Stated task 1
Return the part of the Floyd L. Griffin Jr. biography below that begins at the words "Floyd L. Griffin Jr. (born" and stops after "State in 2022.", copied word for word.
Stated task 2
Locate every line in the records below that contains the word "belly" and copy each of those lines. Case counts.

Text
........

Floyd L. Griffin Jr. (born May 24, 1944) is an American politician who served as the mayor of Milledgeville, Georgia, from 2001 to 2005, and in the Georgia State Senate from the 25th district from 1995 to 1999, as a member of the Democratic Party. He sought the Democratic Party's nomination for Lieutenant Governor of Georgia in 1998 and Georgia Secretary of State in 2022.

Early life and career
Floyd L. Griffin Jr. earned an Associate of Science in funeral service from Gupton-Jones College, a Bachelor of Science from the Tuskegee Institute in building construction, and a master's degree from the Florida Institute of Technology in contract procurement and management. He served in the United States Army and graduated from the Army Command and General Staff College and the National War College. Griffin flew combat helicopters missions during the Vietnam War. As an officer, Griffin taught military science at Wake Forest University and Winston-Salem State University. He also coached the offensive backfield for the Winston-Salem State Rams college football team.

Griffin retired from the Army in 1990 at the rank of colonel. He took over the family business, Slater's Funeral Home.

Political career
In the 1994 elections, Griffin ran against Wilbur Baugh for the 25th district in the Georgia State Senate. Griffin defeated Baugh in a runoff election and was elected to the state senate without Republican opposition. He became the first African American to win a majority Caucasian district in the Georgia State Senate since the end of the Reconstruction era. In 1998, Griffin ran for lieutenant governor of Georgia. Griffin finished the primary election in fifth place. He ran to reclaim his seat in the Georgia Senate in the 2000 elections, but lost. He was elected mayor of Milledgeville in the 2001 election, and was sworn in on January 1, 2002. He served as mayor until 2006; Griffin lost reelection to Richard Bentley in the 2005 election.

........

Task input
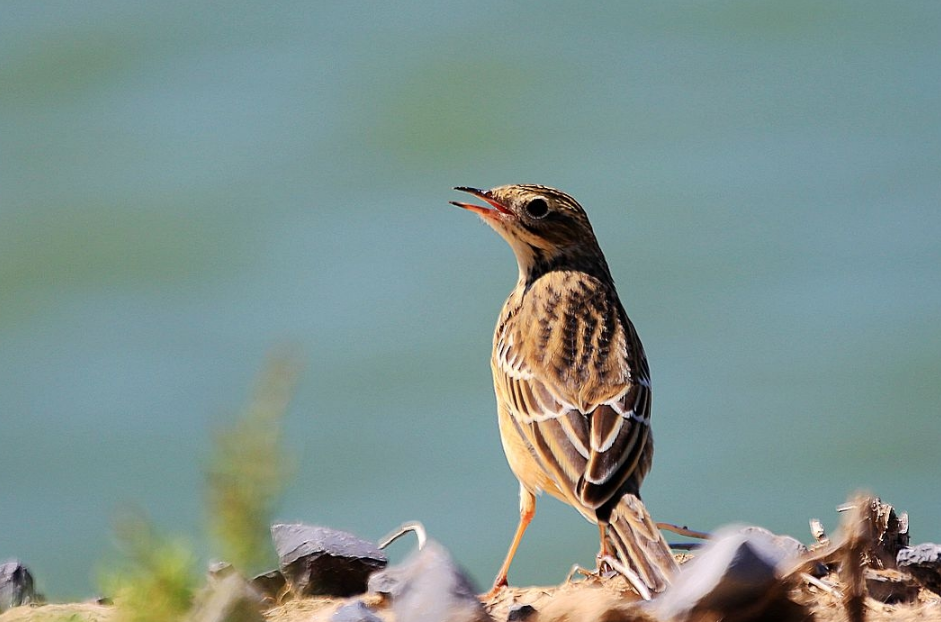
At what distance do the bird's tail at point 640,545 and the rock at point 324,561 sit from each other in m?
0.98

........

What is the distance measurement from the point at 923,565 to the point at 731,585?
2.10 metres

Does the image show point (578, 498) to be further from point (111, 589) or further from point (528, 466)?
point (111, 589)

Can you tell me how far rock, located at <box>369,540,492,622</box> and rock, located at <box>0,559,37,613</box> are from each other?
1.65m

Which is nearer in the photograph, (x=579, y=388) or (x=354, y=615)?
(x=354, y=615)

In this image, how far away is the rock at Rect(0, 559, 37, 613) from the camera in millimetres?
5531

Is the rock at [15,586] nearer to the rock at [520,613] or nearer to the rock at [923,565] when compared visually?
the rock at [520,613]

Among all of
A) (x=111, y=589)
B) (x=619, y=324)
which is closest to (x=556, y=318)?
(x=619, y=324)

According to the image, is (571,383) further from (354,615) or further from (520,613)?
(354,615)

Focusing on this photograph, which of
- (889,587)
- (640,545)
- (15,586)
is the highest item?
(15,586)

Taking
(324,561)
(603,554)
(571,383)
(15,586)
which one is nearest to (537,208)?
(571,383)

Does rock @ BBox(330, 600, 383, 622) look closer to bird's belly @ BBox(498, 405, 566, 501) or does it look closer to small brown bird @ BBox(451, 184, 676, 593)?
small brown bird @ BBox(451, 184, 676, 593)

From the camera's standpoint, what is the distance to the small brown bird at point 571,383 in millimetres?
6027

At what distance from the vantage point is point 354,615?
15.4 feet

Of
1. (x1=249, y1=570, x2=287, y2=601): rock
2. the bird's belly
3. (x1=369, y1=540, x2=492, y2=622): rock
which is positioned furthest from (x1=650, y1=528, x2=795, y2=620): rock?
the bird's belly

........

Exercise answer 1
Floyd L. Griffin Jr. (born May 24, 1944) is an American politician who served as the mayor of Milledgeville, Georgia, from 2001 to 2005, and in the Georgia State Senate from the 25th district from 1995 to 1999, as a member of the Democratic Party. He sought the Democratic Party's nomination for Lieutenant Governor of Georgia in 1998 and Georgia Secretary of State in 2022.

Exercise answer 2
Does rock @ BBox(330, 600, 383, 622) look closer to bird's belly @ BBox(498, 405, 566, 501) or does it look closer to small brown bird @ BBox(451, 184, 676, 593)?
2. the bird's belly
the bird's belly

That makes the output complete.